0

I've an HTML code like this

<dl>
 <dt><a href="element1" id="element1">element1</a> Version 1 </dt>
 <dd>Description 1</dd>
 <dt><a href="element2" id="element2">element2</a> Version 2 </dt>
 <dd>Description 2</dd>
...
</dl>

And i would like printing an output like

Item: element1, Version: Version1, Description: Description 1
Item: element2, Version: Version2, Description: Description 2
...

I tried in several ways but my best aproach is:

xmllint --xpath "concat('Item: ', //dl/dt/a/text(),', Version: ',', Description: ',//dl/dd/text())" file

#output
Item: element1, Version: , Description: Description 1

Problems:

  • cannot get versions
  • cannot get all elements
JSerrahima
  • 17
  • 3

3 Answers3

0

You can use htql.
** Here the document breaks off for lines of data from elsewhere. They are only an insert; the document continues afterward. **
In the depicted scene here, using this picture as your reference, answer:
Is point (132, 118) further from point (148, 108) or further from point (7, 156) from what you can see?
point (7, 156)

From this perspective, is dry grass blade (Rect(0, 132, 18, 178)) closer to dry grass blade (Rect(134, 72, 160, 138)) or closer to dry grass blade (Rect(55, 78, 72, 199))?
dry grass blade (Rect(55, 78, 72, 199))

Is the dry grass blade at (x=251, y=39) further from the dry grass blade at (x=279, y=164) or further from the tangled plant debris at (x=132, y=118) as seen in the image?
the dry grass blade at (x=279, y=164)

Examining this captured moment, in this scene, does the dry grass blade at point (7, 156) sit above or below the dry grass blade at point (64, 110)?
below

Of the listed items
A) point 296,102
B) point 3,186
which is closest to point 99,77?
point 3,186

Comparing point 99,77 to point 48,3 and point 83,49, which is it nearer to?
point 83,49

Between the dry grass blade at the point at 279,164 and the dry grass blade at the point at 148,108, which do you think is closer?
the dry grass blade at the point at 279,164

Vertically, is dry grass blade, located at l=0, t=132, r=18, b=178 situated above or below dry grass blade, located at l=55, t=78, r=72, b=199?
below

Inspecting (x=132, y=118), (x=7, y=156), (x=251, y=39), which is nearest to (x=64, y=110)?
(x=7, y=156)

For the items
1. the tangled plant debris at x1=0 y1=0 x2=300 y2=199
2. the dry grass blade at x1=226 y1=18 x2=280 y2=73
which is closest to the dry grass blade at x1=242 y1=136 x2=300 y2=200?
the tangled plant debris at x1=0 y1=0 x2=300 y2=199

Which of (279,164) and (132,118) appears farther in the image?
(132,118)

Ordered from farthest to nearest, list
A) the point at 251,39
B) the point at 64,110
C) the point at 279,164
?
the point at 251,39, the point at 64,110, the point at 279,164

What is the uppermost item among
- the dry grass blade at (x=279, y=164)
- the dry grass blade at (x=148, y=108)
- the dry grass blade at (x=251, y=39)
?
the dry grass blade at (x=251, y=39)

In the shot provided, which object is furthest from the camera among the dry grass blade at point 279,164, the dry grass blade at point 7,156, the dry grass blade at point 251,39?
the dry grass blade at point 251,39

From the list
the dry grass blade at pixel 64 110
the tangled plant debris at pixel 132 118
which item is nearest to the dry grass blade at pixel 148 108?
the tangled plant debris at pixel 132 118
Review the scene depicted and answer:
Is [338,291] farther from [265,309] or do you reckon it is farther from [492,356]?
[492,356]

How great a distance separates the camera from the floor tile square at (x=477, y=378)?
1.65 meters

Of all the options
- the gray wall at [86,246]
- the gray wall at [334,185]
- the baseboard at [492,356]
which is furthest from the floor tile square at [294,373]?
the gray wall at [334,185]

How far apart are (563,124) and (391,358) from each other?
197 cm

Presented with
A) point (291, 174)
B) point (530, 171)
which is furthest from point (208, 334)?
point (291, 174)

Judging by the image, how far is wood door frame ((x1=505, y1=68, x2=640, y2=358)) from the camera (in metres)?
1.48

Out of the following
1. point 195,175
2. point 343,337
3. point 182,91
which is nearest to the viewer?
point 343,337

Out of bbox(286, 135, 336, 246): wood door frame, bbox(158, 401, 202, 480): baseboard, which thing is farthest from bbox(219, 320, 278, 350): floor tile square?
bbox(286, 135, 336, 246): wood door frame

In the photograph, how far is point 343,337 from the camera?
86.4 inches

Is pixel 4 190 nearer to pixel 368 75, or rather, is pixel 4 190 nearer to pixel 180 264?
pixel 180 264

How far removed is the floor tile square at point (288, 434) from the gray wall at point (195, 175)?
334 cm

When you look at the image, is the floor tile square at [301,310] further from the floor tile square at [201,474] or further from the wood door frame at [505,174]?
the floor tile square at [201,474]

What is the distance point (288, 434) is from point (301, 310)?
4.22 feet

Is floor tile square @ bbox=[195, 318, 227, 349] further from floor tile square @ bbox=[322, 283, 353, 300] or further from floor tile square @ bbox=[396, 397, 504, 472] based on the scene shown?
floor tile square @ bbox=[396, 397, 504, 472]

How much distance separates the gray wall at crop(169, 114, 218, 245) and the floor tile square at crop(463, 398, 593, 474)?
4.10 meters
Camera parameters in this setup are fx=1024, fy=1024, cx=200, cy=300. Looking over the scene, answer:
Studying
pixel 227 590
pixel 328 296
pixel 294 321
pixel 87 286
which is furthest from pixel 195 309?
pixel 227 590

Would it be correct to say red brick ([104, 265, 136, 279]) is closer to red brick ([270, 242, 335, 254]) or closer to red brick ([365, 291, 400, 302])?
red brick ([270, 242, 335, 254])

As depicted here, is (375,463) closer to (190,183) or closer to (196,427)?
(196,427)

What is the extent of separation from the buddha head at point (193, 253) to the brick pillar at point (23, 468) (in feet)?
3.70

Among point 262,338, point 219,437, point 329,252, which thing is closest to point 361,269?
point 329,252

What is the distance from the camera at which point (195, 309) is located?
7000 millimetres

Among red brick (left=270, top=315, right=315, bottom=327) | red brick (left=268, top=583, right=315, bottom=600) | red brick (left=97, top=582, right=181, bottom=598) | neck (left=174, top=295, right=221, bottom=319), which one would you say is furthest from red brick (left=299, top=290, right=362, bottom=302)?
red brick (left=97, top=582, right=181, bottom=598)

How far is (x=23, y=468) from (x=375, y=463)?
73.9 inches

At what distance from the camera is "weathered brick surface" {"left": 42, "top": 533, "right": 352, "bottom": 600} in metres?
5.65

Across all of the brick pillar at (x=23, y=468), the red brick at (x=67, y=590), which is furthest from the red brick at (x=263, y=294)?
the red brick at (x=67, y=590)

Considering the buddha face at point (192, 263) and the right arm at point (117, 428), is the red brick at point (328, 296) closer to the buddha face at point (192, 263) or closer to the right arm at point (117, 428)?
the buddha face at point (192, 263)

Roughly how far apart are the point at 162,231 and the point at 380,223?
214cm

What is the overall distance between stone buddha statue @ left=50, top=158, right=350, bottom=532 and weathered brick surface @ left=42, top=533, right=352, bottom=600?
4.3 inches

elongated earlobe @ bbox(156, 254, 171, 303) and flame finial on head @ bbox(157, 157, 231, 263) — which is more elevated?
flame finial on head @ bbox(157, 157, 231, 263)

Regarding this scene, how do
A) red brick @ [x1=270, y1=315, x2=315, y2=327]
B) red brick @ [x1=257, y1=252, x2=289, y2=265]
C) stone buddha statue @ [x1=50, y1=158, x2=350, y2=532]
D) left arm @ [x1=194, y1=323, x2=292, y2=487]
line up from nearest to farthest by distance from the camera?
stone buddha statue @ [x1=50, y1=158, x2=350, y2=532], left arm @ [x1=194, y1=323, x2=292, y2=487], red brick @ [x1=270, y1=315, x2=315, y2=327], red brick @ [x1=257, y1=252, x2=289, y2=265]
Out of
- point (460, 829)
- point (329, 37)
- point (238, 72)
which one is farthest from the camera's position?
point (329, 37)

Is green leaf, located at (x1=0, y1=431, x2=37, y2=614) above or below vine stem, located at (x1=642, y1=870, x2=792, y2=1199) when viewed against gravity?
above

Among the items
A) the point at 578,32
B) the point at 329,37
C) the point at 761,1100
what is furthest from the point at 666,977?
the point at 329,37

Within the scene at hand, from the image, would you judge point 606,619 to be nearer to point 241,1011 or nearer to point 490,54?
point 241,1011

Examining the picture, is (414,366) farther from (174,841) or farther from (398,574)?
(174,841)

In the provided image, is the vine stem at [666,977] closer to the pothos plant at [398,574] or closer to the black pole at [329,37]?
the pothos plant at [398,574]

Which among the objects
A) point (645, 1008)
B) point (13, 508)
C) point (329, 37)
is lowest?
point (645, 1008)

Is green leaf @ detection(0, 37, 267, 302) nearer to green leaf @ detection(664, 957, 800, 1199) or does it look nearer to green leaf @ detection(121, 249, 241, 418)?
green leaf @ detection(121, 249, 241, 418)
For your example:

text="""<dl>
 <dt><a href="element1" id="element1">element1</a> Version 1 </dt>
 <dd>Description 1</dd>
 <dt><a href="element2" id="element2">element2</a> Version 2 </dt>
 <dd>Description 2</dd>
...
</dl>"""

import htql
results = htql.query(text, "<dl>.<dt sep>2-0 {Item=<a>:tx; Version=<a>:xx; Description=<dd>:tx }")

Then show results:

>>> results
[('element1', ' Version 1 ', 'Description 1'), ('element2', ' Version 2 ', 'Description 2')]
seagulf
  • 380
  • 3
  • 5
-1

If you don't have to stick with xmllint, here is a pure bash way to get the job done:

cat file | tr '>' '\n' | grep '.\+</' | cut -d '<' -f 1 | awk '{ if (NR%3==1) print "Item: "$0","; if (NR%3==2) print "Version: "$0","; if (NR%3==0) print "Description: "$0;}' | paste -sd '  \n' -

Explanation:

1st part of pipe: Extract data of interested

cat file | tr '>' '\n' | grep '.\+</' | cut -d '<' -f 1

This outputs:

element1
Version 1
Description 1
element2
Version 2
Description 2

2nd part of pipe: Prefix name based on line number

awk '{ if (NR%3==1) print "Item: "$0","; if (NR%3==2) print "Version: "$0","; if (NR%3==0) print "Description: "$0;}'

This outputs:

Item: element1,
Version:  Version 1 ,
Description: Description 1
Item: element2,
Version:  Version 2 ,
Description: Description 2

Final part of pipe: Stitch every 3 lines

paste -sd '  \n' -

This outputs the final result you want.

Taylor G.
  • 661
  • 3
  • 10
  • 2
    [Please don't parse XML/HTML with regex or similar.](https://stackoverflow.com/a/1732454/3776858) – Cyrus Apr 17 '21 at 19:37
-1

Following @seagulf recomendation it's easier with python,

results = htql.query(mystr, "<dl>.<dt sep>2-0 {Item=<a>:tx; Version=<a>:xx; Description=<dd>:tx } \n")
for x in results:
    f.write ('{"item": "'+ x[0] + '", "version" : "' + x[1] + '", "description" : "' + x[2] + '"},\n')

#output
{"item": "element 1", "version" : "version 1", "description" : "description 1"},
{"item": "element 2", "version" : "version 2", "description" : "description 2"},
...

Thank you so much!

JSerrahima
  • 17
  • 3